Intervention de Dominique Potier

Réunion du mercredi 24 novembre 2021 à 9h30
Commission des lois constitutionnelles, de la législation et de l'administration générale de la république

Photo issue du site de l'Assemblée nationale ou de WikipediaDominique Potier :

Je tiens à saluer l'initiative de Pierre Dharréville et du groupe GDR concernant un sujet pour lequel le groupe Socialistes et apparentés s'est, lui aussi, passionné. Je me suis moi-même beaucoup investi sur cette question ces dernières années, pour des raisons non seulement philosophiques, mais aussi pratiques. En effet, l'exercice du pouvoir législatif s'est heurté à deux reprises, s'agissant de dispositions qui nous semblaient concourir à l'intérêt général, à une censure de la part du Conseil constitutionnel. La disposition de la loi Sapin 2 prévoyant d'étendre aux holdings financières la transparence fiscale imposée aux banques – la plupart des transactions illicites ou, tout au moins, immorales effectuées dans les paradis fiscaux ne passant pas par le système bancaire – a ainsi été censurée au nom de la liberté d'entreprendre, parce que la divulgation d'informations relatives à la nature des entreprises aurait été susceptible d'aiguiser l'appétit de la concurrence. De même, l'accaparement des terres par le phénomène sociétaire, boîte noire qui échappe à tout contrôle politique ou juridique depuis l'après-guerre, a été protégé, là encore au nom de la liberté d'entreprendre et du droit de propriété, les articles visant à étendre le droit de préemption public par l'intermédiaire des sociétés d'aménagement foncier et d'établissement rural (SAFER) ayant été censurés.
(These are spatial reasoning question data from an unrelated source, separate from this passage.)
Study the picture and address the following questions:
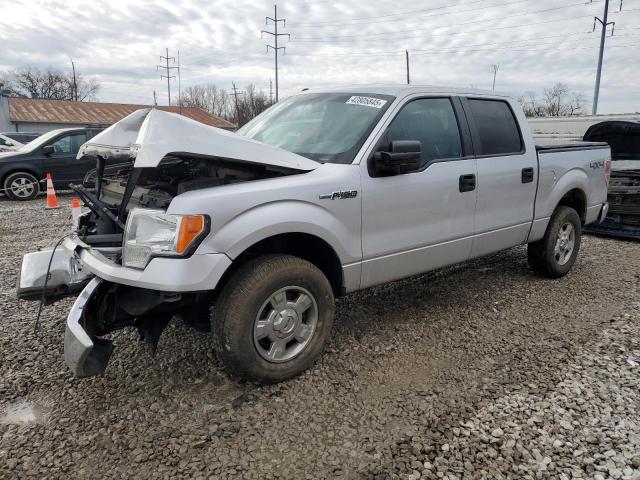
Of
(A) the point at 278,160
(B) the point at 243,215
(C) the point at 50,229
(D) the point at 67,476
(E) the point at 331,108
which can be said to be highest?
(E) the point at 331,108

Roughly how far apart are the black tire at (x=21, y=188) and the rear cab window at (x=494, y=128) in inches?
418

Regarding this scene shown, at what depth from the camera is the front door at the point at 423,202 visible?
346 cm

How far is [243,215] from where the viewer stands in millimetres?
2828

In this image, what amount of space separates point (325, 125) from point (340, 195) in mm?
783

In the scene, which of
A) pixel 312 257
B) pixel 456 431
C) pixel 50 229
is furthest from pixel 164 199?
pixel 50 229

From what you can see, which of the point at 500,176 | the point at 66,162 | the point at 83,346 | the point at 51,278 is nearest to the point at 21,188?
the point at 66,162

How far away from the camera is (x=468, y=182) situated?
402 cm

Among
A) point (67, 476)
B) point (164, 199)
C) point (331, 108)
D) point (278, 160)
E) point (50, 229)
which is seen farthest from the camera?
point (50, 229)

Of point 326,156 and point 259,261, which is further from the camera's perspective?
point 326,156

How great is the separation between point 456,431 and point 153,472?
1.58m

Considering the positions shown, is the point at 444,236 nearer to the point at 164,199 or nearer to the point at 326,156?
the point at 326,156

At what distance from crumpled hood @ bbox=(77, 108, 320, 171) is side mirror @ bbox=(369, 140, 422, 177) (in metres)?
0.43

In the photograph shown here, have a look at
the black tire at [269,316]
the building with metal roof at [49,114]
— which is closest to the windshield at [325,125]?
the black tire at [269,316]

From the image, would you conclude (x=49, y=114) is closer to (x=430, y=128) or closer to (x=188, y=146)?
(x=430, y=128)
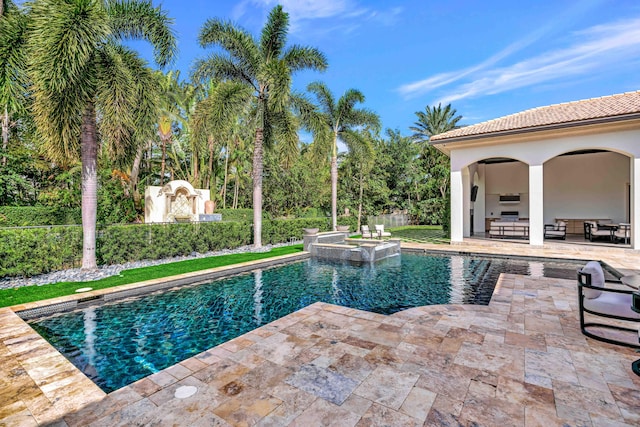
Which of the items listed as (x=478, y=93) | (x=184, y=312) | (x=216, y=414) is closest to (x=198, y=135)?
(x=184, y=312)

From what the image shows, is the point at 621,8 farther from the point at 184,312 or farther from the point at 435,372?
the point at 184,312

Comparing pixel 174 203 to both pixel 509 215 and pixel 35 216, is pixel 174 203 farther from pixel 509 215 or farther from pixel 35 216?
pixel 509 215

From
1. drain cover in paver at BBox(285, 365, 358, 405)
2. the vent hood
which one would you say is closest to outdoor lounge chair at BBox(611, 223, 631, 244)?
the vent hood

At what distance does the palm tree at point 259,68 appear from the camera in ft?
39.0

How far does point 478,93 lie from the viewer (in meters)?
22.8

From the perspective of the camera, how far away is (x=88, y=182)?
27.8 feet

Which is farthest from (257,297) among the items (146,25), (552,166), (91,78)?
(552,166)

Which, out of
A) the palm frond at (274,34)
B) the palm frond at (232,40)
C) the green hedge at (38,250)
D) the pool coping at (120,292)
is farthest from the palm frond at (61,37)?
the palm frond at (274,34)

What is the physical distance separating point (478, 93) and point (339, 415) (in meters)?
25.8

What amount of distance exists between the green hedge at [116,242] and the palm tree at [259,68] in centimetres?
146

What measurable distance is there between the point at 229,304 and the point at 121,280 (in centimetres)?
343

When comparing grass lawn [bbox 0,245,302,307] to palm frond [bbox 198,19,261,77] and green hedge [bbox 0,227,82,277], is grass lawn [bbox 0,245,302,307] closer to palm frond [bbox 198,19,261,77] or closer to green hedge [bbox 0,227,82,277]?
green hedge [bbox 0,227,82,277]

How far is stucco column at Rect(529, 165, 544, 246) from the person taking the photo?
1206cm

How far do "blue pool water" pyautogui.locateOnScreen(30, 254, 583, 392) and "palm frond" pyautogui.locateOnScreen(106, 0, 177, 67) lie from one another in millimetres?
7246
Ces décisions ont suscité chez moi une profonde indignation. Je me suis donc rapproché de juristes et de constitutionnalistes, notamment ceux avec lesquels nous avions préparé la proposition de loi relative au devoir de vigilance des sociétés mères et des entreprises donneuses d'ordre – qui est d'ailleurs en passe de devenir une directive européenne. Nous avons été cinquante, dont Antoine Lyon-Caen, Mireille Delmas-Marty, Cynthia Fleury, Thomas Piketty, Gaël Giraud et bien d'autres – représentant, à mon sens, ce qu'il y a de plus beau en France en matière intellectuelle – à signer dans Le Monde une tribune appelant à adapter la notion de bien commun à l'anthropocène, à la globalisation et à la mondialisation, bref à la modernité, et à réécrire notre Constitution afin de ne pas déformer les attendus de la Déclaration des droits de l'Homme et du citoyen, dont le Conseil constitutionnel tire indûment des arguments pour défendre une forme de despotisme économique, celle-là même que dénonce Pierre Dharréville à travers ses deux propositions de loi.

Nous sommes ensuite passés à l'acte en plusieurs occasions, notamment par la rédaction d'amendements au projet de loi constitutionnelle de 2018, lequel a avorté à la suite de la sombre affaire que tout le monde connaît. Il s'agirait d'inscrire dans la Constitution que « la loi détermine les mesures propres à assurer que l'exercice du droit de propriété et de la liberté d'entreprendre respecte le bien commun. Elle détermine les conditions dans lesquelles les exigences constitutionnelles ou d'intérêt général justifient des limitations à la liberté d'entreprendre et au droit de propriété. » On se rapprocherait ainsi des législations autrichienne, allemande, italienne ou suisse, qui ne sont pas à proprement parler des dictatures du prolétariat… Voilà la voie que les socialistes privilégient, et ils ne désespèrent pas de pouvoir un jour, grâce à une majorité ad hoc, réformer la Constitution dans ce sens.

C'est cette même voie que je défendrai à travers un amendement à la proposition de loi ordinaire, tout en soutenant l'initiative du groupe GDR, et cela bien que je partage pour partie les critiques émises contre le recours à la pétition citoyenne et au CESE – voies ô combien « deuxième gauche ». Je serai sur ce point plus républicain que vous, monsieur Dharréville, étant attaché à la primauté de la Constitution et du Parlement, même si la société civile doit nous aiguiller et nous alerter.